今にも泣いてしまいそうな顔で、うつむいている。
「ノクト……ごめんね?」
『この、おバカ! あなたが謝る事なんて何もないじゃない! こんな理不尽、認めないわ! あなたに不幸を押し付けて生きながらえる世界なんて――』
「ちがうよ、ノクト」
叫ぶノクトに教えてあげる。
ふふ。
いつも教えてばかりの僕がノクトに教えるなんて、おもしろいなあ。
「僕はずっとしあわせだよ。

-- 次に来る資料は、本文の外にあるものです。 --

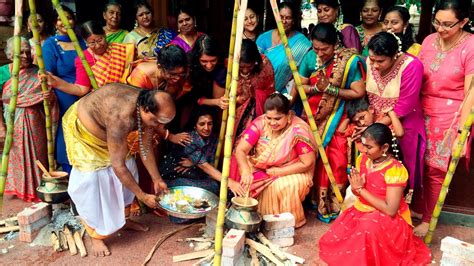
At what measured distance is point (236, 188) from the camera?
3.45 m

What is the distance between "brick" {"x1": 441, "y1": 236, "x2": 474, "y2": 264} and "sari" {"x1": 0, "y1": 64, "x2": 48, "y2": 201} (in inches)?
137

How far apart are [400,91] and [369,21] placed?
1.13 m

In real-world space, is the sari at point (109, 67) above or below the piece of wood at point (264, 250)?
above

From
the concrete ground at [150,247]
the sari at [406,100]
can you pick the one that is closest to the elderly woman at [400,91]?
the sari at [406,100]

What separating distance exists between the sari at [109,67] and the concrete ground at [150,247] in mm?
1233

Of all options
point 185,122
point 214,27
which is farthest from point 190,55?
point 214,27

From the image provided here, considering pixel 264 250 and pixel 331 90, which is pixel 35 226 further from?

たくさん教えてくれてありがとうね」
『――こ、のっ、おバカ……』
ノクトがシアンを抱きしめた。
シアンのほっぺに雪のつぶが落ちて、とけて、流れていく。
歩き出す。
まずはトントロとピートロのところに。
二匹は『あの人』に吹っ飛ばされてしまったけど、うん。だいじょうぶそうだ。
ちゃんと生きている。
「トントロ、ピートロ。元気でね」
お話できないのはざんねんだけど、きっと二匹とも元気でいてくれる。
そして、その元気をシアンとノクトにもわけてあげられる。
トントロとピートロがいるから、僕は安心して旅立てるんだ。
ドラゴンシャフトを地面に刺して、歩き出す。
その先で、ギルマスと『あの人』が待っていた。